WHAT THE TASK ASKS
Convert the part of the material that opens with the line containing "Is the dark" and closes with the line containing "1277 millimetres" into a two-column CSV with the headers text and answer. Give one row for each text-and-answer pair, and put each value in its own quoted field with any line breaks replaced by spaces.

AVAILABLE RECORDS
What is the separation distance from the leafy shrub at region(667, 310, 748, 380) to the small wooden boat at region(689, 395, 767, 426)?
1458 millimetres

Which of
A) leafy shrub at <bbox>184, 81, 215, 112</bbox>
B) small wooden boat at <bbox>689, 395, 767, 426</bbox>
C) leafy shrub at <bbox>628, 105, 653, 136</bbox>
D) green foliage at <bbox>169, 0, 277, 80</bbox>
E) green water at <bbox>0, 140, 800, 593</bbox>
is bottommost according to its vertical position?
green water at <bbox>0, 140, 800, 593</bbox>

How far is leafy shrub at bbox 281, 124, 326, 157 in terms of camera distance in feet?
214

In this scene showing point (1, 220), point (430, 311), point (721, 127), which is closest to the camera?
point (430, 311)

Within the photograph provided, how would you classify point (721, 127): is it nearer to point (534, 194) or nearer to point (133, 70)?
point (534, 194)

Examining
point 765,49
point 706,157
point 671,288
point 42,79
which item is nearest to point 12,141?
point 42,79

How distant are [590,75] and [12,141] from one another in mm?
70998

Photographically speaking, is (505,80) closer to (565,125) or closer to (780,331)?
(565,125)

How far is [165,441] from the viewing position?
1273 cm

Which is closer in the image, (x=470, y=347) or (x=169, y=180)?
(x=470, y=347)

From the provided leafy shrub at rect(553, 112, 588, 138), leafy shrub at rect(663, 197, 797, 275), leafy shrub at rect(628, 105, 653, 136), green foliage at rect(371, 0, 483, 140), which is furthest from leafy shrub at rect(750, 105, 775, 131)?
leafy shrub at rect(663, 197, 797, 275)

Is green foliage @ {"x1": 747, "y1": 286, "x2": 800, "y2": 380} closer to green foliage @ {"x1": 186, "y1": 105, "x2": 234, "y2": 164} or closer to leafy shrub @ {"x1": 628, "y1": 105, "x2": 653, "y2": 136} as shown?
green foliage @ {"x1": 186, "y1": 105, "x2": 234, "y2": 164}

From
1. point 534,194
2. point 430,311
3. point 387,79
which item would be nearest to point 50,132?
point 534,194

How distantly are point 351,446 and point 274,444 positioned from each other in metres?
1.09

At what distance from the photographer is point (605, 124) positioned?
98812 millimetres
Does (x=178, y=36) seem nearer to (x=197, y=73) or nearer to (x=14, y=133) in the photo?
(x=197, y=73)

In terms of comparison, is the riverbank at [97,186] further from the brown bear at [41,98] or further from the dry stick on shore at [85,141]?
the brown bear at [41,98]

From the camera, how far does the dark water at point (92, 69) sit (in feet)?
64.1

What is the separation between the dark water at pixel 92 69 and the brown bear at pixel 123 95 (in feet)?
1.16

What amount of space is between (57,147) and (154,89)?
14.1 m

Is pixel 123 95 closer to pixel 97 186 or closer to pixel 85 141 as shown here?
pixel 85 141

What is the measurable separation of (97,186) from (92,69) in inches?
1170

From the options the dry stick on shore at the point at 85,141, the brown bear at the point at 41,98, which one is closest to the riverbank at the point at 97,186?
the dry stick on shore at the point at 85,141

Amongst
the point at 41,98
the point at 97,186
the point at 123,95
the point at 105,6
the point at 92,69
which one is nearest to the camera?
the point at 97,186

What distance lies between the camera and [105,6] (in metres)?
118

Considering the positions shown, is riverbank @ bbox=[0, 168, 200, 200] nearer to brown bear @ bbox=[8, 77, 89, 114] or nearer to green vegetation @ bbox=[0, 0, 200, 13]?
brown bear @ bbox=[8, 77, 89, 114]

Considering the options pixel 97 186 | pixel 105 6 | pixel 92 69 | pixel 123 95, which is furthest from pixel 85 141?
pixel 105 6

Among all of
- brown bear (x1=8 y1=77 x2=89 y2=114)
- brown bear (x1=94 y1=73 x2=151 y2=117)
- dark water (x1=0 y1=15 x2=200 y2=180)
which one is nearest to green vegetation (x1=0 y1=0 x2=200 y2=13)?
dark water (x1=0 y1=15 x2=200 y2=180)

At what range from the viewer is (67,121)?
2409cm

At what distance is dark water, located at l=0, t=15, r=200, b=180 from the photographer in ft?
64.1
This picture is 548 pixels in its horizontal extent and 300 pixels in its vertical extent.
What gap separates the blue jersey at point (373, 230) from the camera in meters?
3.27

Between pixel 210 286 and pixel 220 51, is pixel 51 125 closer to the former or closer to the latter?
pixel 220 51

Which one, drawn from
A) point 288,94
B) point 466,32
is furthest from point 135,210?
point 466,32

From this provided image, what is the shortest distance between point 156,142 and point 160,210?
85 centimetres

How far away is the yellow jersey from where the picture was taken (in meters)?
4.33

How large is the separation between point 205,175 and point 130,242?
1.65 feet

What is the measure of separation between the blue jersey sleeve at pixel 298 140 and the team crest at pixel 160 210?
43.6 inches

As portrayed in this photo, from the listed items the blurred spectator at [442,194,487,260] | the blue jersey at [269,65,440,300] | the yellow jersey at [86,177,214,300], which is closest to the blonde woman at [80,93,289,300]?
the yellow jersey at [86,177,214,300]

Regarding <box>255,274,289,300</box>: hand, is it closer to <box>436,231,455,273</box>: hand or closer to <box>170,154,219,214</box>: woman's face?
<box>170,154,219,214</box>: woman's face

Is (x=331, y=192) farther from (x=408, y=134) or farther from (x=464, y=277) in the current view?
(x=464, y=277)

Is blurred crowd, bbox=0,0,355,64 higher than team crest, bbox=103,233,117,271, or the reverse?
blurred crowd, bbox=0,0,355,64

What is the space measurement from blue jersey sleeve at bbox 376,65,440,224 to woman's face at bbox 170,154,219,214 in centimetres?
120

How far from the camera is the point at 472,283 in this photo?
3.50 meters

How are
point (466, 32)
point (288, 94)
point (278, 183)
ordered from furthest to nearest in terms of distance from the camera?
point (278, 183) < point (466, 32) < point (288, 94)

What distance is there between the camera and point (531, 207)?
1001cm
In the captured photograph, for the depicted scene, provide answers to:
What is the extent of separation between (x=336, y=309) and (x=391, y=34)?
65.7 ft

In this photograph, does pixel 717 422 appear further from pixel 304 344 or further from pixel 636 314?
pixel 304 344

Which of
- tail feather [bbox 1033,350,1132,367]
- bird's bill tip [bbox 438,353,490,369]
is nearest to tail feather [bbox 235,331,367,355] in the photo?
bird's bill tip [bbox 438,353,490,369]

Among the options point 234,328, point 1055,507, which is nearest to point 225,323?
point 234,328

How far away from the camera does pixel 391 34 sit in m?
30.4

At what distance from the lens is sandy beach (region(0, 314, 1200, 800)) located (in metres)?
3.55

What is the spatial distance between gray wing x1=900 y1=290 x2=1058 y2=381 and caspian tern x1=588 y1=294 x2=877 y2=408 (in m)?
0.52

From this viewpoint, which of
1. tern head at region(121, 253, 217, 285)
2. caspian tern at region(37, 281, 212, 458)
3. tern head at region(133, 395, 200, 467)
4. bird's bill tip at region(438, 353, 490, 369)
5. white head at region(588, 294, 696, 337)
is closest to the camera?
---
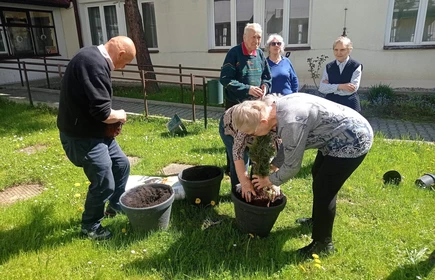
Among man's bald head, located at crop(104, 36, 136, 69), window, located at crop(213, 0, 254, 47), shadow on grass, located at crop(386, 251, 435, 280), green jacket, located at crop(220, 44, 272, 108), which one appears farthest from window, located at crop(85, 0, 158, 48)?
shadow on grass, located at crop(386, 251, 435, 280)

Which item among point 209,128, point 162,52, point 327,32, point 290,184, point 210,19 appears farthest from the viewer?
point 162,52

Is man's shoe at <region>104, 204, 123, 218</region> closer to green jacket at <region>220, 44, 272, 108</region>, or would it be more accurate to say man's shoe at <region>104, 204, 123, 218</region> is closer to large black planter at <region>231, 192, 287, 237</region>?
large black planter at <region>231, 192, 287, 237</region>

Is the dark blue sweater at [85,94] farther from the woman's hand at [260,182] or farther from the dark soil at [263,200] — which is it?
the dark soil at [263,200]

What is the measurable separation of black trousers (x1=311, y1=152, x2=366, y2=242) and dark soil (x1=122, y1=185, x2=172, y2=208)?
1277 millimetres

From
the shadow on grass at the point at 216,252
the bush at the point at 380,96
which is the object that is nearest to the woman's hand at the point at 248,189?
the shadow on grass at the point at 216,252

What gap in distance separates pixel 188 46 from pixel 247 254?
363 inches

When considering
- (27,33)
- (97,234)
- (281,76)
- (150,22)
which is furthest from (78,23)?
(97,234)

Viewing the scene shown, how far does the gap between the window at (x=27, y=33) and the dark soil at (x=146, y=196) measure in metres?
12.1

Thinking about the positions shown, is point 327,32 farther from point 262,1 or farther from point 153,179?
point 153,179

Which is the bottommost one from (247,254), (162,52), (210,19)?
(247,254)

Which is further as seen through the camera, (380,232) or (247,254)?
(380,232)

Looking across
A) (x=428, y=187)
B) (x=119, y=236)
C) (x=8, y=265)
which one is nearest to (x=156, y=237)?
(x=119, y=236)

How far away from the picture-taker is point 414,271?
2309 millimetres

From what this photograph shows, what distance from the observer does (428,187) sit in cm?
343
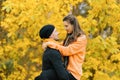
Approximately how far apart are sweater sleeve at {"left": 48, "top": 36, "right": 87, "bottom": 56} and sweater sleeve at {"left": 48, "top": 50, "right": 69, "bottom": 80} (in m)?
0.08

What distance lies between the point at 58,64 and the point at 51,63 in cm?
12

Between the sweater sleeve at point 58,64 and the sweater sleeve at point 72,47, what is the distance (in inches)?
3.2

ANSWER TO THE TASK
text,answer
"Is the dark blue sweater at [85,94] farther from the woman's hand at [260,182] or farther from the dark soil at [263,200] — which is it?","the dark soil at [263,200]"
"What is the measurable separation of black trousers (x1=311, y1=152, x2=366, y2=242) and dark soil (x1=122, y1=185, x2=172, y2=208)?","1277 millimetres"